##### FRAGMENT TEKSTU #####
Nie mam najmniejszego pojęcia co robić   :Rolling Eyes: 

Proszę o rady/pomoc  :Smile: Last edited by doman on Sun Mar 12, 2006 9:22 pm; edited 1 time in total

----------

## szolek

Chciał pomocy to trza ponzarzekać.

1. ~x86 - sam to wybrałeś.

2. -mfpmath=sse - mało znaczące ale to jest ujęte w -march=athlon-xp.

3. FEATURES - dużo tego. Czy napewno wiesz po co ci co potrzebne.

4. LDFLAGS - niektóre porgramy nie działają przekompilowane z LDFLAGS (np gstreamer zależność amarok'a) a nawet nie chcą się przekompilować.

----------

## doman

 *szolek wrote:*   

> 
> 
> 2. -mfpmath=sse - mało znaczące ale to jest ujęte w -march=athlon-xp.
> 
> 

 

ok, już zmieniłem

 *Quote:*   

> 3. FEATURES - dużo tego. Czy napewno wiesz po co ci co potrzebne.

 

Z większości z nich korzystam od początku, a jeśli już jakąś zmienie to od razu robię 'emerge -uDN world'

Zresztą dość dawno nic w nich nie zmieniałem

 *Quote:*   

> 4. LDFLAGS - niektóre porgramy nie działają przekompilowane z LDFLAGS (np gstreamer zależność amarok'a) a nawet nie chcą się przekompilować.
#####
## POLECENIA DO WYKONANIA
**1)** Przetłumacz na język angielski to zdanie z fragmentu tekstu: „Zresztą dość dawno nic w nich nie zmieniałem”.
**2)** Przepisz wiernie z fragmentu tekstu część od słów „Proszę o rady/pomoc” aż do słów „to trza ponzarzekać.” włącznie.
##### WYODRĘBNIONE DANE #####
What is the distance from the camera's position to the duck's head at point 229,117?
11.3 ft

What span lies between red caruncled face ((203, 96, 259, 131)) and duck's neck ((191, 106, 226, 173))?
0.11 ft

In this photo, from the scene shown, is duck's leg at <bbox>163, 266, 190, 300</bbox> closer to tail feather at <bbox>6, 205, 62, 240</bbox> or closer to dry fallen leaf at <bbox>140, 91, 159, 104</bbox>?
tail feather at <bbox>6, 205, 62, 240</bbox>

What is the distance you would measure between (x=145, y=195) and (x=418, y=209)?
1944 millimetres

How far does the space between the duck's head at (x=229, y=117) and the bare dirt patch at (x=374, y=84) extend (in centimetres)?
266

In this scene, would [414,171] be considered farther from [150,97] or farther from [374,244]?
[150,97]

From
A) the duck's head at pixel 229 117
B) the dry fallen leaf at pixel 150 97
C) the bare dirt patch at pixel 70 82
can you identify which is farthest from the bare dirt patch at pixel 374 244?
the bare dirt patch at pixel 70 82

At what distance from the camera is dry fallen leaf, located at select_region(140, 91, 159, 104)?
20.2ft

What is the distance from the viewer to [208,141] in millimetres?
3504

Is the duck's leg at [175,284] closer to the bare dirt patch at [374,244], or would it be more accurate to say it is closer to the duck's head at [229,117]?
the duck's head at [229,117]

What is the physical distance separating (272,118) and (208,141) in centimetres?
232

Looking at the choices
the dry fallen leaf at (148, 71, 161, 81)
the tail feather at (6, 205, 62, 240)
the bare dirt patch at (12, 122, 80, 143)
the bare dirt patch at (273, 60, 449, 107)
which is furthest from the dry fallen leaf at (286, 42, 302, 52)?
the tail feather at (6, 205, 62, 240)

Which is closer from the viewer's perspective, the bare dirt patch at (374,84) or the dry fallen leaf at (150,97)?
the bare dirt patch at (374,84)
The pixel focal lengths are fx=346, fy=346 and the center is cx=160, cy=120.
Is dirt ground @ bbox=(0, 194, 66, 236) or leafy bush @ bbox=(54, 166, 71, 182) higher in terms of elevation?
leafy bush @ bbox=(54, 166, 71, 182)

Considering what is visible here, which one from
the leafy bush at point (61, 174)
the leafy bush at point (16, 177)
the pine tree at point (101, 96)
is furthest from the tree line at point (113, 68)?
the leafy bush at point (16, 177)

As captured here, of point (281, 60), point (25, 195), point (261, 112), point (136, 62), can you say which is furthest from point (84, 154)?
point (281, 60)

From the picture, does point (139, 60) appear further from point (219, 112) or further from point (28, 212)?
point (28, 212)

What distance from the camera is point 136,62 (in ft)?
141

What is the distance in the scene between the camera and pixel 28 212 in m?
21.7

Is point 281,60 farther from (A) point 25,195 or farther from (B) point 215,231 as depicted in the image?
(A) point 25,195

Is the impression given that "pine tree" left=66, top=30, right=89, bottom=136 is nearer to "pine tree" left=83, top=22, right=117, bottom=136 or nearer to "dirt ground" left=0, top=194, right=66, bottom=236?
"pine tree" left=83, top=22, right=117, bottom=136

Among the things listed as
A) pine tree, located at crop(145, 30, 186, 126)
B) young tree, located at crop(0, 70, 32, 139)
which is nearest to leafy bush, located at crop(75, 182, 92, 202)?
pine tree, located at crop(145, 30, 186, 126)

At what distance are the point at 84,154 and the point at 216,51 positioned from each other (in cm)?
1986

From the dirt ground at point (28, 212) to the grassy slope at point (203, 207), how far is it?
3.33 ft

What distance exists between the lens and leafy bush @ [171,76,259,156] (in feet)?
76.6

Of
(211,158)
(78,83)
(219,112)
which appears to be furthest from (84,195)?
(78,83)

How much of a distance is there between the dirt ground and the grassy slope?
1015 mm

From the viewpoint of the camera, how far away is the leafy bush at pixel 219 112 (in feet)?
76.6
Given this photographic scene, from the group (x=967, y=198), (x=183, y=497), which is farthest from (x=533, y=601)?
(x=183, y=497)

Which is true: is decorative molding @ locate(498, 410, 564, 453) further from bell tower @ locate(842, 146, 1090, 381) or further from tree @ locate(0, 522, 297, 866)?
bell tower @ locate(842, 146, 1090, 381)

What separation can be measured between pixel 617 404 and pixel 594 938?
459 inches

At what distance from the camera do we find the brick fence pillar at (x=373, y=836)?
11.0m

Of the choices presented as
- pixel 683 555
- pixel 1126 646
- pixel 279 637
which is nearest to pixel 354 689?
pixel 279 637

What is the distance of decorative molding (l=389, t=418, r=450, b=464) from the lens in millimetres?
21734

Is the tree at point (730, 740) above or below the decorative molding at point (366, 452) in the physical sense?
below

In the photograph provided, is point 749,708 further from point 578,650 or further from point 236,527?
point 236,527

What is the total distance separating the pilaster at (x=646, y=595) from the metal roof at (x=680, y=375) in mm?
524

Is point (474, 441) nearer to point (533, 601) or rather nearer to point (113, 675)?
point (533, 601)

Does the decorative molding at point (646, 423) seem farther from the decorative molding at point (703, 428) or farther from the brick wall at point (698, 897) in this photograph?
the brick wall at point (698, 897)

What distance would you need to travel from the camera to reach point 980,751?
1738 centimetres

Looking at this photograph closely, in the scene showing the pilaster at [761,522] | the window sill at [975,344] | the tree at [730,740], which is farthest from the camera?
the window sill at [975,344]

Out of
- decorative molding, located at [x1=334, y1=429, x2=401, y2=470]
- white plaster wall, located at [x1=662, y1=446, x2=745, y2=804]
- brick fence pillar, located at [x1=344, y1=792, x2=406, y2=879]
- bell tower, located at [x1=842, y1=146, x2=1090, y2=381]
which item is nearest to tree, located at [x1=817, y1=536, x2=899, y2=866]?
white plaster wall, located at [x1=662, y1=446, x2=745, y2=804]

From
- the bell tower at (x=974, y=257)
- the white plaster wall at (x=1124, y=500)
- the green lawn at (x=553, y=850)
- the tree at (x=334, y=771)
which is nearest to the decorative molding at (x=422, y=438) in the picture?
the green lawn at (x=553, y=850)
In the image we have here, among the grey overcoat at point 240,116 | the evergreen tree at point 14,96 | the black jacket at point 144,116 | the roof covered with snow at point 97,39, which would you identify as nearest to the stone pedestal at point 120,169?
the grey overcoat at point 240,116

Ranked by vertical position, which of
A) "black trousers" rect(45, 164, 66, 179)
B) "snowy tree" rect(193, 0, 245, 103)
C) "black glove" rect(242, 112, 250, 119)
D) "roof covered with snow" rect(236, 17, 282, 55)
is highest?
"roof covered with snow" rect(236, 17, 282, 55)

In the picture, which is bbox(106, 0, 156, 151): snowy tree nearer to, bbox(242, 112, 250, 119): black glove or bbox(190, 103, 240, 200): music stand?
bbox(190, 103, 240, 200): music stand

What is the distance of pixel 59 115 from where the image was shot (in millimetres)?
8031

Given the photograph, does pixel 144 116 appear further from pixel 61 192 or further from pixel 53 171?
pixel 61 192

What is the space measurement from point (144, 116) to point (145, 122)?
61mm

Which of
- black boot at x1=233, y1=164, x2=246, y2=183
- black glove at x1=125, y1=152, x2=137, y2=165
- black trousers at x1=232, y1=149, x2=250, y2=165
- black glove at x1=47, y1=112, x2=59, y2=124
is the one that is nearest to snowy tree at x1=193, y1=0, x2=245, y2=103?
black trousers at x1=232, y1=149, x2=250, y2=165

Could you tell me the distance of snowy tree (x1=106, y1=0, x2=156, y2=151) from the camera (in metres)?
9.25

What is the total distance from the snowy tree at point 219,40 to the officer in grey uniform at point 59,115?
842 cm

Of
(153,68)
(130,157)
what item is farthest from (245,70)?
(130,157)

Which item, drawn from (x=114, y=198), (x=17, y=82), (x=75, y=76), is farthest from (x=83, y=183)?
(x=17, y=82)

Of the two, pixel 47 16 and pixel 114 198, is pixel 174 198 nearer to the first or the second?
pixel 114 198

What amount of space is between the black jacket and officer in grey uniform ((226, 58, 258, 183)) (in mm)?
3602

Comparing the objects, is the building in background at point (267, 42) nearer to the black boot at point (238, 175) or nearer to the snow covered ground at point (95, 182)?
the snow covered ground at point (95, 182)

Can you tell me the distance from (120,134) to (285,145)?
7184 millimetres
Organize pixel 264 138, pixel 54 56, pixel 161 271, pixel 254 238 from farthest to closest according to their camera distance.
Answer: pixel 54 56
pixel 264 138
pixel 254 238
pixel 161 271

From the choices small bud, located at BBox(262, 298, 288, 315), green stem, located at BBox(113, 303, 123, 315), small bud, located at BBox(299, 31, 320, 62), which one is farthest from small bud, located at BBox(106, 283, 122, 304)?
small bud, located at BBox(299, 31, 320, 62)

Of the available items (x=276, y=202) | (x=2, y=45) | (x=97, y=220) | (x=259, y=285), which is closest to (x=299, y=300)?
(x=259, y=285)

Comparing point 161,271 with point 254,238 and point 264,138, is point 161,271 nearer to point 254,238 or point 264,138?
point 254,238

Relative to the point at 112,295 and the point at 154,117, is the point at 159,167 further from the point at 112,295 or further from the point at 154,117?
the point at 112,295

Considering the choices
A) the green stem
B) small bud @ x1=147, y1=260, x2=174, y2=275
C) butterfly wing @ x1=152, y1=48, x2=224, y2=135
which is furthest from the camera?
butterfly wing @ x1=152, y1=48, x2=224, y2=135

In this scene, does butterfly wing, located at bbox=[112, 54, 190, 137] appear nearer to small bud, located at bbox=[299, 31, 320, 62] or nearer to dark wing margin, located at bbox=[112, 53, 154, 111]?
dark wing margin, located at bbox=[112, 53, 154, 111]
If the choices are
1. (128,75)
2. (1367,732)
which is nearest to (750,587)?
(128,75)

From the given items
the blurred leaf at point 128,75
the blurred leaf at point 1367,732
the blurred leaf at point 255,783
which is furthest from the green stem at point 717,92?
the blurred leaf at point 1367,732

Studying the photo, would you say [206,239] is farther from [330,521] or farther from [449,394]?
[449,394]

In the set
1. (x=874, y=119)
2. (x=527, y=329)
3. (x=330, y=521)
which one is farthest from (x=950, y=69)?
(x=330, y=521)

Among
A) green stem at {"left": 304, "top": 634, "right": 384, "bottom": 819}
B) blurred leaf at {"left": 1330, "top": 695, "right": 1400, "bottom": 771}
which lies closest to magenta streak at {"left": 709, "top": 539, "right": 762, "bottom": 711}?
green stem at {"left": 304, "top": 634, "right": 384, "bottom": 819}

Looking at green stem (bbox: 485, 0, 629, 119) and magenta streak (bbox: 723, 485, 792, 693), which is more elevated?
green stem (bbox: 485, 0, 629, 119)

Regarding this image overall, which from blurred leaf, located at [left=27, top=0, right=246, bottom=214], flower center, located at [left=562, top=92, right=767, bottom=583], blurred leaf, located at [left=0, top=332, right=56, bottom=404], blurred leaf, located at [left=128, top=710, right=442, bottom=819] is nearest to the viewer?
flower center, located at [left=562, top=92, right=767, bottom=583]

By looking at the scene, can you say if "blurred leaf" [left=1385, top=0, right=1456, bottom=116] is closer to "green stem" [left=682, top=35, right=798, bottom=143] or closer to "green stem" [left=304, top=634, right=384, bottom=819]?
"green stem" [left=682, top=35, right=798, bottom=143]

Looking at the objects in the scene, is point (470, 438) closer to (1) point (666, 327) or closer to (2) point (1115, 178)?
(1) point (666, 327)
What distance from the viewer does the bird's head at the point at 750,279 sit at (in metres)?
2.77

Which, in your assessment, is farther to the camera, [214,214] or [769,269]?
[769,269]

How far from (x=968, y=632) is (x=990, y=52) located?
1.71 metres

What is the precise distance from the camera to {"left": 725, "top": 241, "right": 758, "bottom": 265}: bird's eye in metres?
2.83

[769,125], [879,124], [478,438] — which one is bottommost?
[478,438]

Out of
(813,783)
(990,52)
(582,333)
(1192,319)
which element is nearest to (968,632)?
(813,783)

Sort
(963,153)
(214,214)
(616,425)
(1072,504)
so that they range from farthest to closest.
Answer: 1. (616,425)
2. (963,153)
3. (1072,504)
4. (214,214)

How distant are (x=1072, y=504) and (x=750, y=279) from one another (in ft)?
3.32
#####
## ROZWIĄZANIA ZADAŃ
**1)** Anyway, I haven't changed anything in them for quite a long time.

**2)**
Proszę o rady/pomoc  :Smile: Last edited by doman on Sun Mar 12, 2006 9:22 pm; edited 1 time in total

----------

## szolek

Chciał pomocy to trza ponzarzekać.